▸ **Required task**
Output each line of the entries below as a numbered list, skipping blank lines and omitting the pictures.

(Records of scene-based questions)
— begin —
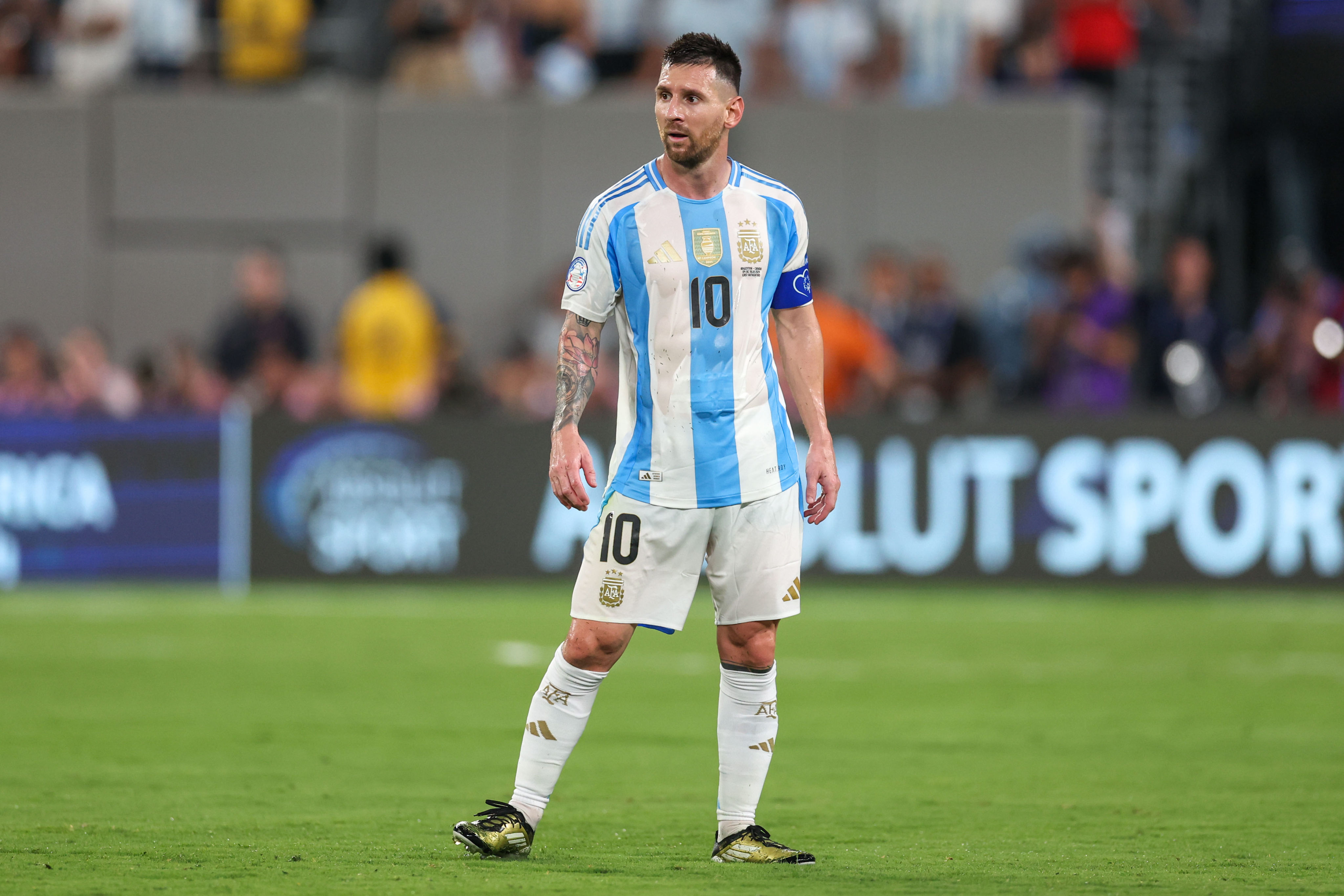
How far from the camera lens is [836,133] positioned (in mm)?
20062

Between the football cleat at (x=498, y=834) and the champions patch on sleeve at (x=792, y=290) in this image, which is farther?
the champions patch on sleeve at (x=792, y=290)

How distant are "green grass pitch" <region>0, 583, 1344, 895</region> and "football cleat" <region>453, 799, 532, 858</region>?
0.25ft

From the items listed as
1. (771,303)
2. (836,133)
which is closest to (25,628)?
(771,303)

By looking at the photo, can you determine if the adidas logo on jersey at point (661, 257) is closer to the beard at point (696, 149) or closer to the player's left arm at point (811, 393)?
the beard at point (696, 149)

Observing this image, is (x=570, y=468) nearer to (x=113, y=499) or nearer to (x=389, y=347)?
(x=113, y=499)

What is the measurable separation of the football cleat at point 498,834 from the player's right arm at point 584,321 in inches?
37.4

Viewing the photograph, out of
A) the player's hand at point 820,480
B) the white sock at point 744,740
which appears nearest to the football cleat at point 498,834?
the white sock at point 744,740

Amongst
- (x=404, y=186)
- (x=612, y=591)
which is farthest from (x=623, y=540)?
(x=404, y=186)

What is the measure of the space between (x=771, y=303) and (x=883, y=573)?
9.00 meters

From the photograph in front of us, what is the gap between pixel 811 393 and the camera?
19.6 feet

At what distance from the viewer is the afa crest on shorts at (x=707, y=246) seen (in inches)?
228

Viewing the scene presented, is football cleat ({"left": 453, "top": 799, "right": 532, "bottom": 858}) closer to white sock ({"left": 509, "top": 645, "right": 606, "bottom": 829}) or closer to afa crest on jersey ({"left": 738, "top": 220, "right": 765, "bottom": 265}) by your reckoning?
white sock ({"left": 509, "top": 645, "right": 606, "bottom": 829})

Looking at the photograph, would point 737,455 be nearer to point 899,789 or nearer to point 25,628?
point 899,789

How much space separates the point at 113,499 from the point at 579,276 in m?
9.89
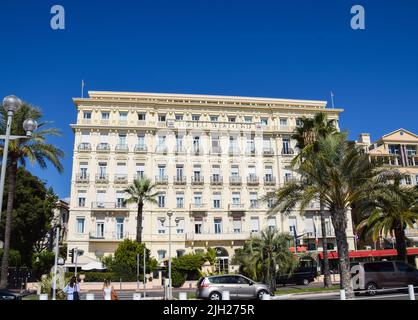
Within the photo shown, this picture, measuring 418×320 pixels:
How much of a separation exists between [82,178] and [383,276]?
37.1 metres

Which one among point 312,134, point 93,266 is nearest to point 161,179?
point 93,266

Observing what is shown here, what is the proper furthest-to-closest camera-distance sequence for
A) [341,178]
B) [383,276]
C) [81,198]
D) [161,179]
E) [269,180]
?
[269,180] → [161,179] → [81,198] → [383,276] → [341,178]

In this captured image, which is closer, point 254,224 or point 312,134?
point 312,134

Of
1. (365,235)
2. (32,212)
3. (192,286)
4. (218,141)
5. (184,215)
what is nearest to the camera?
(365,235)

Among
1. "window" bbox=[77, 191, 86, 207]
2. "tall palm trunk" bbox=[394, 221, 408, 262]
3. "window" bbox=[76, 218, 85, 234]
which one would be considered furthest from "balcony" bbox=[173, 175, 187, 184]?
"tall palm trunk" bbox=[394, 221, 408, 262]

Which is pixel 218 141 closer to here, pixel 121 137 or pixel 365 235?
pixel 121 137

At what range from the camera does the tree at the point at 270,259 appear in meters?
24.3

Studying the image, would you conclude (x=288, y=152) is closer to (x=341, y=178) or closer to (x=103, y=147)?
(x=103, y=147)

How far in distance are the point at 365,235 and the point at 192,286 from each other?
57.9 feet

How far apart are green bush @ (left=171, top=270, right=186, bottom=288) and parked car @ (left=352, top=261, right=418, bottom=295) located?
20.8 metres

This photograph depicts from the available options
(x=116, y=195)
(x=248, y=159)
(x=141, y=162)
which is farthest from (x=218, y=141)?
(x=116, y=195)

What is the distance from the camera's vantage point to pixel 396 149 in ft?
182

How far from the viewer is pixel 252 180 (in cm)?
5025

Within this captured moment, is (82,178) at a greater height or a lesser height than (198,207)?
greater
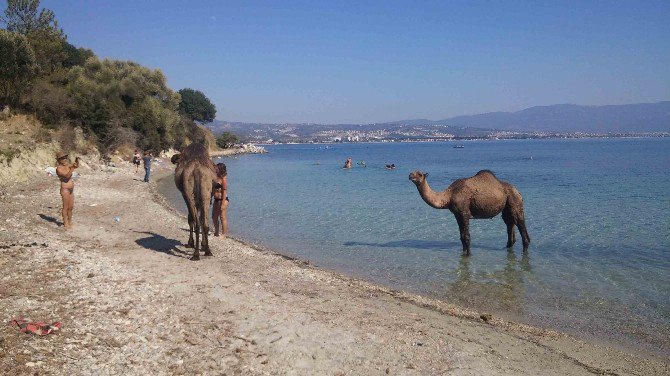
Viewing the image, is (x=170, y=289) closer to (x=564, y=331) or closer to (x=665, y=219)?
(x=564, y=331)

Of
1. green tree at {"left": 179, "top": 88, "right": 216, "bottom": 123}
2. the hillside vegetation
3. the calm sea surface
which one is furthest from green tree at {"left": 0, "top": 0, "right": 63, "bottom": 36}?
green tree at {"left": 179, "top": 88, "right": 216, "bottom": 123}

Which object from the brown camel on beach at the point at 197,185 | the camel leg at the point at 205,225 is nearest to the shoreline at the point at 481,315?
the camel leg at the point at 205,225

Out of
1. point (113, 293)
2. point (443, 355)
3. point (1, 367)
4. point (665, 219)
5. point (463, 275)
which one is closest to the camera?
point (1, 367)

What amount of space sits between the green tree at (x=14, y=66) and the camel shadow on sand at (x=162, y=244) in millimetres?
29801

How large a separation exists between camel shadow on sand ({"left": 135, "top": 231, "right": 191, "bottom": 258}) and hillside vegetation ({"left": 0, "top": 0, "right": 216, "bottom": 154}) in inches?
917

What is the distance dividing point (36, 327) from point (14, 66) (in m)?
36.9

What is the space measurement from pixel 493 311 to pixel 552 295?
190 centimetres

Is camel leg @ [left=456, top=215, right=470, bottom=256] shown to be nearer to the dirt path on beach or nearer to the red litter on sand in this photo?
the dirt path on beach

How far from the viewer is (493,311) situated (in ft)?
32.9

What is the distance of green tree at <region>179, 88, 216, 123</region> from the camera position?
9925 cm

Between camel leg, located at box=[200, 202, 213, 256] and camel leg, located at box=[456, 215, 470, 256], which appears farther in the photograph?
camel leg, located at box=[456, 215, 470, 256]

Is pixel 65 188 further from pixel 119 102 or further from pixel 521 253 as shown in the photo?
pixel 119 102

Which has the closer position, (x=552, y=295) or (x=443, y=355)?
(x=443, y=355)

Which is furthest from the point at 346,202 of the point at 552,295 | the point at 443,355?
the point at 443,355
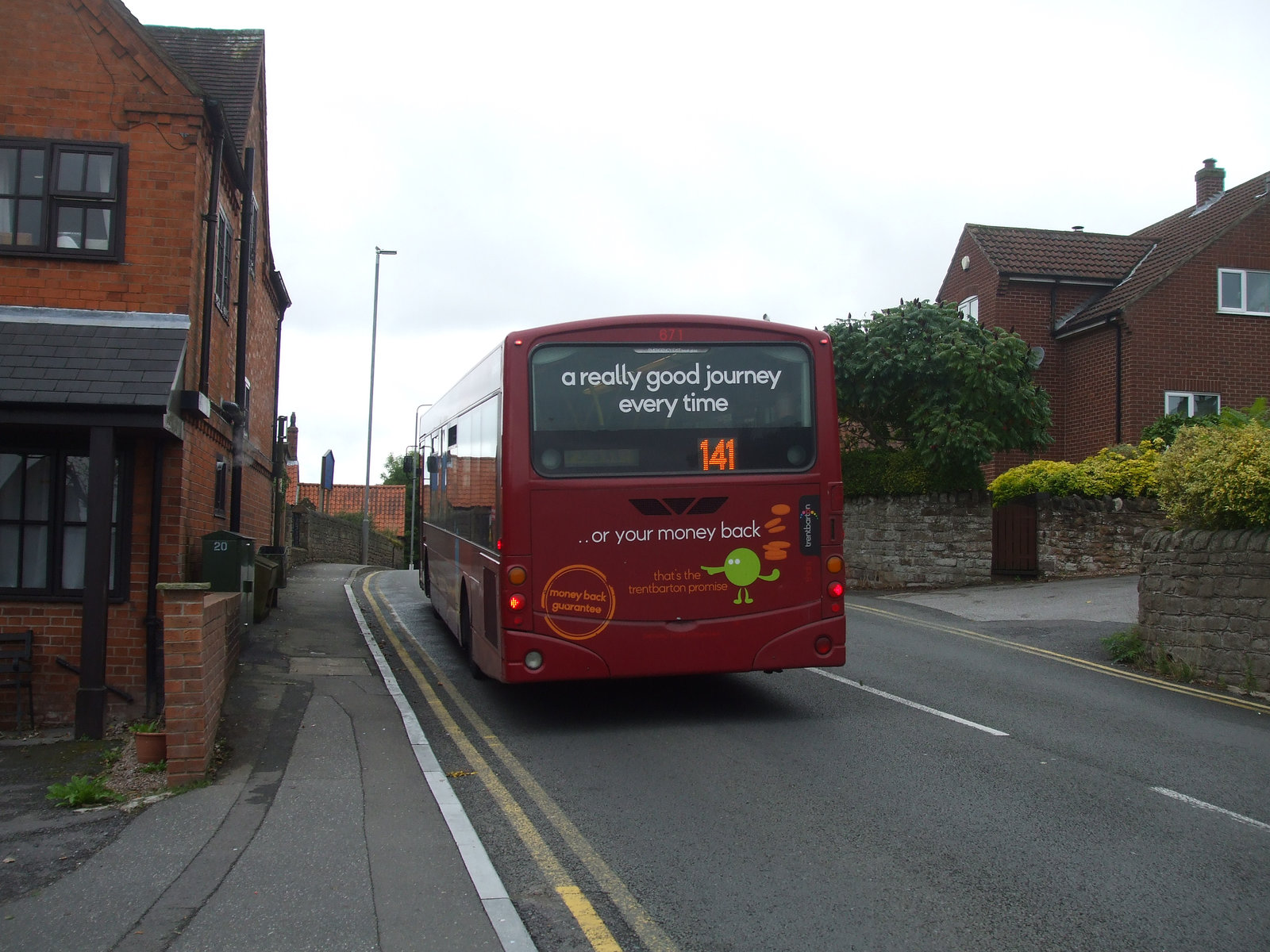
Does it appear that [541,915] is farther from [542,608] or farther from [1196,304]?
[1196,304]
— end —
▸ **Result of this task**
1. How far from the camera lens is [836,133] positioned (in mm)?
2. 20062
3. Between the football cleat at (x=498, y=834) and the champions patch on sleeve at (x=792, y=290) in this image, which is farther?
4. the champions patch on sleeve at (x=792, y=290)
5. How distant are "green grass pitch" <region>0, 583, 1344, 895</region> and "football cleat" <region>453, 799, 532, 858</region>?
6. 0.25ft
7. From the items listed as
8. 1. (771,303)
9. 2. (836,133)
10. which is closest to (25,628)?
11. (771,303)
12. By looking at the photo, can you determine if the adidas logo on jersey at point (661, 257) is closer to the beard at point (696, 149) or closer to the player's left arm at point (811, 393)?
13. the beard at point (696, 149)
14. Observing this image, is (x=570, y=468) nearer to (x=113, y=499) or nearer to (x=389, y=347)?
15. (x=113, y=499)
16. What is the measurable separation of the football cleat at point 498,834 from the player's right arm at point 584,321 in inches?
17. 37.4
18. Viewing the photograph, out of
19. A) the player's hand at point 820,480
20. B) the white sock at point 744,740
21. which appears nearest to the football cleat at point 498,834?
22. the white sock at point 744,740
23. Amongst
24. - (x=404, y=186)
25. - (x=612, y=591)
26. which is farthest from (x=623, y=540)?
27. (x=404, y=186)
28. What is the measure of the space between (x=771, y=303) and (x=883, y=573)?
29. 9.00 meters
30. From the photograph in front of us, what is the gap between pixel 811 393 and the camera?
31. 19.6 feet
32. At what distance from the viewer is the afa crest on shorts at (x=707, y=246) seen (in inches)?
33. 228
34. Viewing the scene presented, is football cleat ({"left": 453, "top": 799, "right": 532, "bottom": 858}) closer to white sock ({"left": 509, "top": 645, "right": 606, "bottom": 829}) or closer to afa crest on jersey ({"left": 738, "top": 220, "right": 765, "bottom": 265}) by your reckoning?
35. white sock ({"left": 509, "top": 645, "right": 606, "bottom": 829})
36. Looking at the photograph, would point 737,455 be nearer to point 899,789 or nearer to point 25,628?
37. point 899,789
38. How much space separates the point at 113,499 from the point at 579,276 in m?
39. 9.89
40. Within the photo shown, this picture, measuring 418×320 pixels:
41. How much of a separation exists between [82,178] and [383,276]?
42. 37.1 metres
43. Which one among point 312,134, point 93,266 is nearest to point 161,179?
44. point 93,266
45. Observing what is shown here, what is the proper furthest-to-closest camera-distance sequence for
46. A) [341,178]
47. B) [383,276]
48. C) [81,198]
49. D) [161,179]
50. E) [269,180]
51. ?
52. [269,180] → [161,179] → [81,198] → [383,276] → [341,178]
53. In this captured image, which is closer, point 254,224 or point 312,134?
54. point 312,134
55. Of
56. 1. (365,235)
57. 2. (32,212)
58. 3. (192,286)
59. 4. (218,141)
60. 5. (184,215)
61. what is nearest to the camera?
62. (365,235)
63. Among
64. 1. "window" bbox=[77, 191, 86, 207]
65. 2. "tall palm trunk" bbox=[394, 221, 408, 262]
66. 3. "window" bbox=[76, 218, 85, 234]
67. which one would be considered furthest from "balcony" bbox=[173, 175, 187, 184]?
68. "tall palm trunk" bbox=[394, 221, 408, 262]
69. Which is pixel 218 141 closer to here, pixel 121 137 or pixel 365 235?
70. pixel 121 137
71. At what range from the camera does the tree at the point at 270,259 appear in meters?
72. 24.3
73. Studying the image, would you conclude (x=288, y=152) is closer to (x=341, y=178) or closer to (x=103, y=147)?
74. (x=103, y=147)
75. How far in distance are the point at 365,235 and the point at 192,286 from each other?
76. 57.9 feet
77. How far apart are green bush @ (left=171, top=270, right=186, bottom=288) and parked car @ (left=352, top=261, right=418, bottom=295) located?
78. 20.8 metres
79. This photograph depicts from the available options
80. (x=116, y=195)
81. (x=248, y=159)
82. (x=141, y=162)
83. which is farthest from (x=218, y=141)?
84. (x=116, y=195)
85. What is the distance from the camera's vantage point to pixel 396 149 in ft?
86. 182
87. How far from the viewer is pixel 252 180 (in cm)?
88. 5025
89. Within this captured moment, is (82,178) at a greater height or a lesser height than (198,207)?
90. greater
91. Viewing the image, is (x=170, y=289) closer to (x=564, y=331) or closer to (x=665, y=219)?
92. (x=564, y=331)
93. Of
94. 1. green tree at {"left": 179, "top": 88, "right": 216, "bottom": 123}
95. 2. the hillside vegetation
96. 3. the calm sea surface
97. which one is furthest from green tree at {"left": 0, "top": 0, "right": 63, "bottom": 36}?
98. green tree at {"left": 179, "top": 88, "right": 216, "bottom": 123}
99. Which object from the brown camel on beach at the point at 197,185 | the camel leg at the point at 205,225 is nearest to the shoreline at the point at 481,315?
100. the camel leg at the point at 205,225
101. Out of
102. 1. point (113, 293)
103. 2. point (443, 355)
104. 3. point (1, 367)
105. 4. point (665, 219)
106. 5. point (463, 275)
107. which one is closest to the camera?
108. point (1, 367)
109. What amount of space sits between the green tree at (x=14, y=66) and the camel shadow on sand at (x=162, y=244) in millimetres?
110. 29801
111. How large a separation exists between camel shadow on sand ({"left": 135, "top": 231, "right": 191, "bottom": 258}) and hillside vegetation ({"left": 0, "top": 0, "right": 216, "bottom": 154}) in inches?
112. 917
113. What is the distance dividing point (36, 327) from point (14, 66) (in m)?
114. 36.9
115. What is the space measurement from pixel 493 311 to pixel 552 295?
116. 190 centimetres
117. Is camel leg @ [left=456, top=215, right=470, bottom=256] shown to be nearer to the dirt path on beach or nearer to the red litter on sand in this photo?
118. the dirt path on beach
119. How far from the viewer is (493,311) situated (in ft)?
120. 32.9
121. What is the distance of green tree at <region>179, 88, 216, 123</region> from the camera position?
122. 9925 cm
123. Between camel leg, located at box=[200, 202, 213, 256] and camel leg, located at box=[456, 215, 470, 256], which appears farther in the photograph?
124. camel leg, located at box=[456, 215, 470, 256]
125. Is pixel 65 188 further from pixel 119 102 or further from pixel 521 253 as shown in the photo?
126. pixel 119 102
127. Which has the closer position, (x=552, y=295) or (x=443, y=355)?
128. (x=443, y=355)
129. Which is furthest from the point at 346,202 of the point at 552,295 | the point at 443,355?
130. the point at 443,355
131. Does it appear that [541,915] is farther from [542,608] or farther from [1196,304]?
132. [1196,304]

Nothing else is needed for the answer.